Could you repeat every one of the records below word for word, leaving out the pictures?
-- BEGIN --
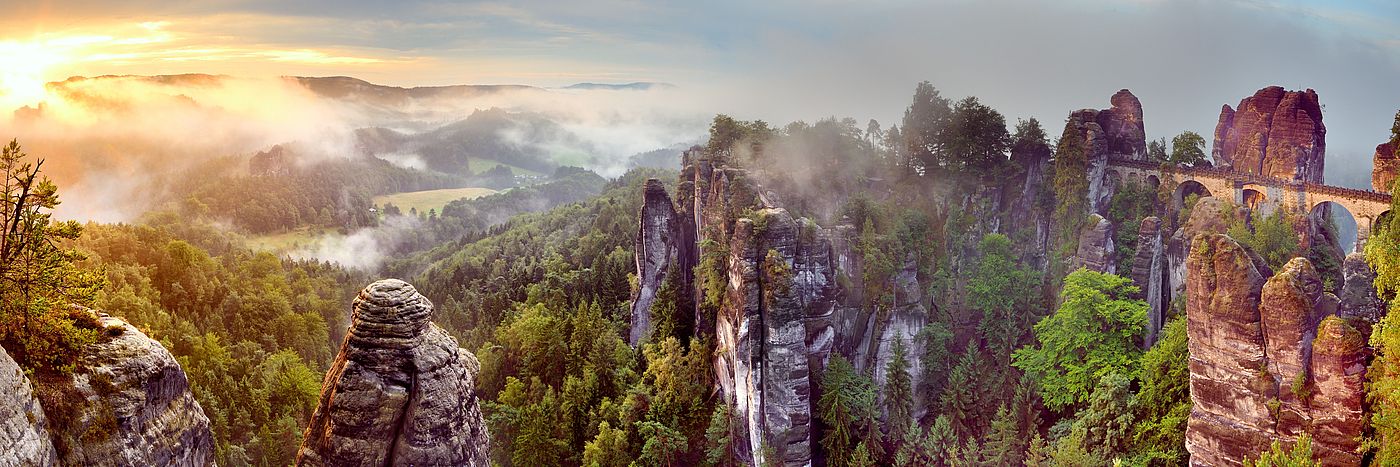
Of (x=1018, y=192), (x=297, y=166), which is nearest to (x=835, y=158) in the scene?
(x=1018, y=192)

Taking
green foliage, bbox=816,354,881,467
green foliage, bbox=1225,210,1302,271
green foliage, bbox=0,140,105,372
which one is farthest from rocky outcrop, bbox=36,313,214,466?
green foliage, bbox=1225,210,1302,271

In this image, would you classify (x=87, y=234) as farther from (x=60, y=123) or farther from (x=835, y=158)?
(x=835, y=158)

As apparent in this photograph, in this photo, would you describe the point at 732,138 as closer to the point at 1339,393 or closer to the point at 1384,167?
the point at 1339,393

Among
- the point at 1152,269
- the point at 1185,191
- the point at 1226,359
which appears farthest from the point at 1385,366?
the point at 1185,191

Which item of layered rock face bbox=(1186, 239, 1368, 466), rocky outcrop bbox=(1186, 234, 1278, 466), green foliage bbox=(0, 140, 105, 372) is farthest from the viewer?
rocky outcrop bbox=(1186, 234, 1278, 466)

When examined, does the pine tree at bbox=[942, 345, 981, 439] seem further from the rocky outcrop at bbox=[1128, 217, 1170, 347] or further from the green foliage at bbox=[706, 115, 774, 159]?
the green foliage at bbox=[706, 115, 774, 159]

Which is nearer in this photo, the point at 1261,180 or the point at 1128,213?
the point at 1261,180
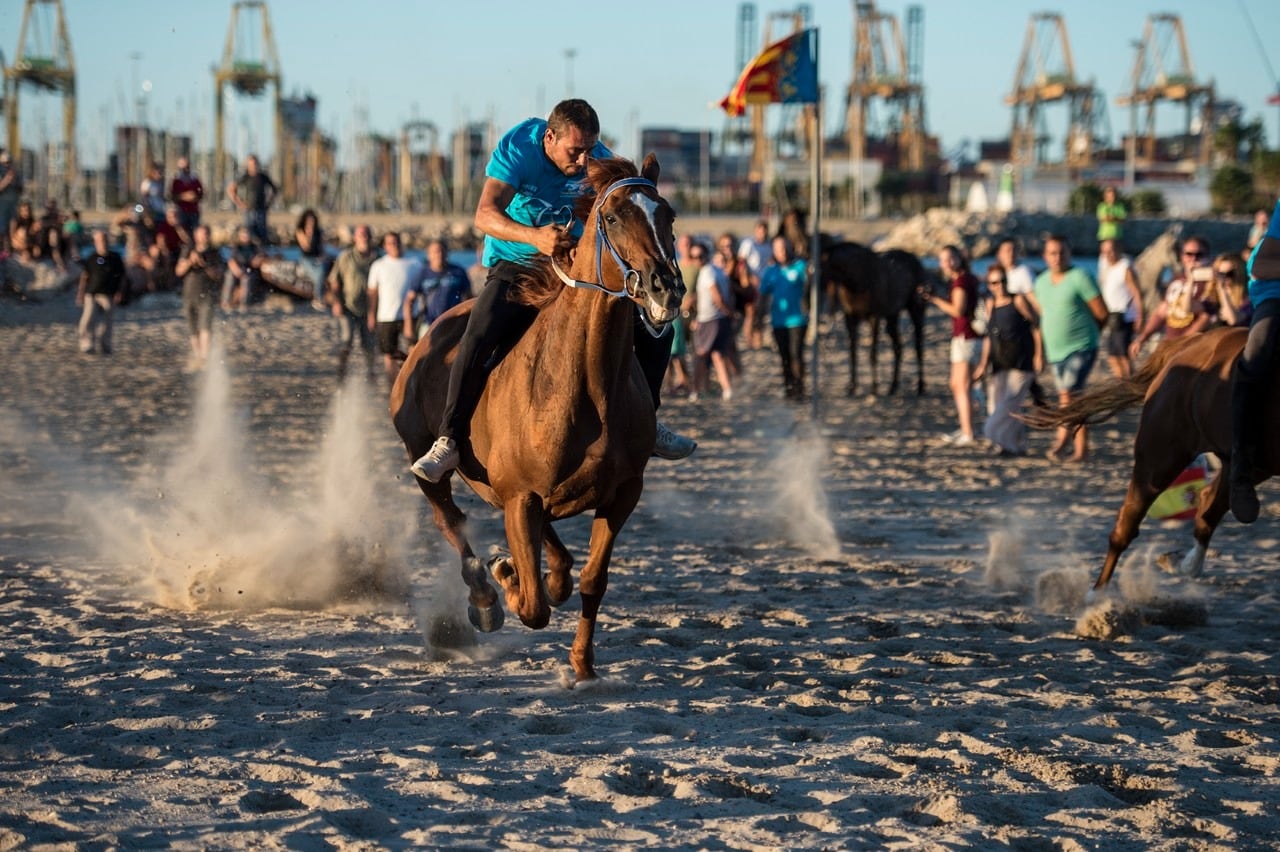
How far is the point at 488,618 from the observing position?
6383 mm

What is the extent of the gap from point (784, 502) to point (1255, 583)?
3.58m

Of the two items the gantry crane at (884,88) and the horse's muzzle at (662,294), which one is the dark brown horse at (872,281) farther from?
the gantry crane at (884,88)

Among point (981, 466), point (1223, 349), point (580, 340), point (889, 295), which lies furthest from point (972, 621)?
point (889, 295)

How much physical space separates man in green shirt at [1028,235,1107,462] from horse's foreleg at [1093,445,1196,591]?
5.49 metres

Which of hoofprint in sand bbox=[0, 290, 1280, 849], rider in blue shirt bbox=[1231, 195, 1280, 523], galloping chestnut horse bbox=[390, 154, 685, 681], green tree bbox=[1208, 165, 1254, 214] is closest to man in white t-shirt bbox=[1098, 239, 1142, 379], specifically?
hoofprint in sand bbox=[0, 290, 1280, 849]

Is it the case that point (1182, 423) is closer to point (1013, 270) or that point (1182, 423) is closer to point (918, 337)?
point (1013, 270)

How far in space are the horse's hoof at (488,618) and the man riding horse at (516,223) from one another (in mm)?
653

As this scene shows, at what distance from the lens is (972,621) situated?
7551mm

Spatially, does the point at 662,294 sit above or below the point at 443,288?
below

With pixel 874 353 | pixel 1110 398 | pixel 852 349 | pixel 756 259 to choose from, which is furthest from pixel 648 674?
pixel 756 259

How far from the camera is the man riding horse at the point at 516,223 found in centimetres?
608

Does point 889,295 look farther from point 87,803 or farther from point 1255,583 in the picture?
point 87,803

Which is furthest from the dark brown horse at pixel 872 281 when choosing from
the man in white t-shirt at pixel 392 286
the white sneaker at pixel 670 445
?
the white sneaker at pixel 670 445

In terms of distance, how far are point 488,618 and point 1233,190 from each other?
251ft
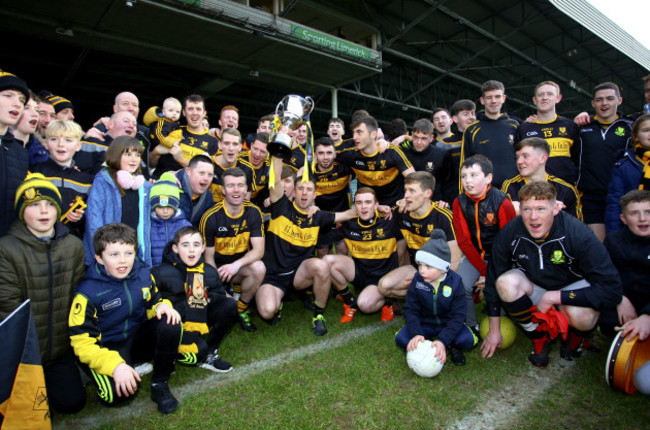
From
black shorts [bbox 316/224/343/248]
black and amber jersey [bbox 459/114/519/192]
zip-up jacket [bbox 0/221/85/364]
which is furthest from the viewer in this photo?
black shorts [bbox 316/224/343/248]

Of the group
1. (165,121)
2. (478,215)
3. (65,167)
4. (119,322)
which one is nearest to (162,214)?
(65,167)

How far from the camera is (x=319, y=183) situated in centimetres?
518

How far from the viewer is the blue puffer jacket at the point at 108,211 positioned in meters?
3.01

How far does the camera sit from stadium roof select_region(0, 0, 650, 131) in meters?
10.2

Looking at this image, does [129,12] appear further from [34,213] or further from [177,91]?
[34,213]

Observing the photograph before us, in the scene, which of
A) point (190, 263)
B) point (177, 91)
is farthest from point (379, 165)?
point (177, 91)

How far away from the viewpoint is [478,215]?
3.64 meters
-- END --
◆ TASK SOLUTION:
Of (x=1018, y=192), (x=297, y=166), which is nearest to (x=835, y=158) in the scene?
(x=1018, y=192)

Taking
green foliage, bbox=816,354,881,467
green foliage, bbox=1225,210,1302,271
green foliage, bbox=0,140,105,372
which one is farthest from rocky outcrop, bbox=36,313,214,466?
green foliage, bbox=1225,210,1302,271

In this image, would you classify (x=87, y=234) as farther from (x=60, y=123) or farther from (x=835, y=158)?
(x=835, y=158)

As apparent in this photograph, in this photo, would you describe the point at 732,138 as closer to the point at 1339,393 or closer to the point at 1384,167?
the point at 1339,393

Among
- the point at 1152,269
- the point at 1185,191
- the point at 1226,359
which appears farthest from the point at 1385,366?
the point at 1185,191

Which item of layered rock face bbox=(1186, 239, 1368, 466), rocky outcrop bbox=(1186, 234, 1278, 466), green foliage bbox=(0, 140, 105, 372) is farthest from the viewer?
rocky outcrop bbox=(1186, 234, 1278, 466)

When examined, does the pine tree at bbox=[942, 345, 981, 439] seem further from the rocky outcrop at bbox=[1128, 217, 1170, 347] or further from the green foliage at bbox=[706, 115, 774, 159]?
the green foliage at bbox=[706, 115, 774, 159]

Which is nearer in this photo, the point at 1261,180 or the point at 1128,213?
the point at 1261,180
How far is the point at 488,618 from the observing position?
6383 mm

What is the extent of the gap from point (784, 502) to point (1255, 583)?
3.58m

Of the two items the gantry crane at (884,88) and the horse's muzzle at (662,294), which one is the dark brown horse at (872,281) farther from?
the gantry crane at (884,88)

Among point (981, 466), point (1223, 349), point (580, 340), point (889, 295), which lies furthest from point (972, 621)?
point (889, 295)

How much physical space separates man in green shirt at [1028,235,1107,462] from horse's foreleg at [1093,445,1196,591]?
5.49 metres

Which of hoofprint in sand bbox=[0, 290, 1280, 849], rider in blue shirt bbox=[1231, 195, 1280, 523], galloping chestnut horse bbox=[390, 154, 685, 681], green tree bbox=[1208, 165, 1254, 214] is closest to man in white t-shirt bbox=[1098, 239, 1142, 379], specifically?
hoofprint in sand bbox=[0, 290, 1280, 849]

Is it the case that point (1182, 423) is closer to point (1013, 270) or that point (1182, 423) is closer to point (918, 337)?
point (1013, 270)

How far in space are the horse's hoof at (488,618) and the man riding horse at (516,223) from one another (in mm)?
653

As this scene shows, at what distance from the lens is (972,621) situated?
7551mm

Spatially, does the point at 662,294 sit above or below the point at 443,288?
below

With pixel 874 353 | pixel 1110 398 | pixel 852 349 | pixel 756 259 to choose from, which is furthest from pixel 648 674?
pixel 756 259

How far from the camera is the man riding horse at the point at 516,223 found in centimetres?
608

Does point 889,295 look farther from point 87,803 or farther from point 1255,583 in the picture?
point 87,803

Which is furthest from the dark brown horse at pixel 872 281 when choosing from
the man in white t-shirt at pixel 392 286
the white sneaker at pixel 670 445
?
the white sneaker at pixel 670 445

In terms of distance, how far are point 488,618 and point 1233,190 from each other?
251ft
From
black shorts [bbox 316/224/343/248]
black and amber jersey [bbox 459/114/519/192]
zip-up jacket [bbox 0/221/85/364]
which is furthest from the viewer in this photo?
black shorts [bbox 316/224/343/248]

Of the group
1. (165,121)
2. (478,215)
3. (65,167)
4. (119,322)
which one is nearest to (162,214)?
(65,167)

How far from the camera is (x=319, y=183) situated in centimetres?
518

How far from the viewer is the blue puffer jacket at the point at 108,211 positioned in meters?
3.01

How far does the camera sit from stadium roof select_region(0, 0, 650, 131) in meters?
10.2

Looking at this image, does [129,12] appear further from [34,213] or further from [177,91]?
[34,213]

Observing the photograph before us, in the scene, which of
A) point (190, 263)
B) point (177, 91)
is farthest from point (379, 165)?
point (177, 91)

How far away from the viewpoint is [478,215]?
3.64 meters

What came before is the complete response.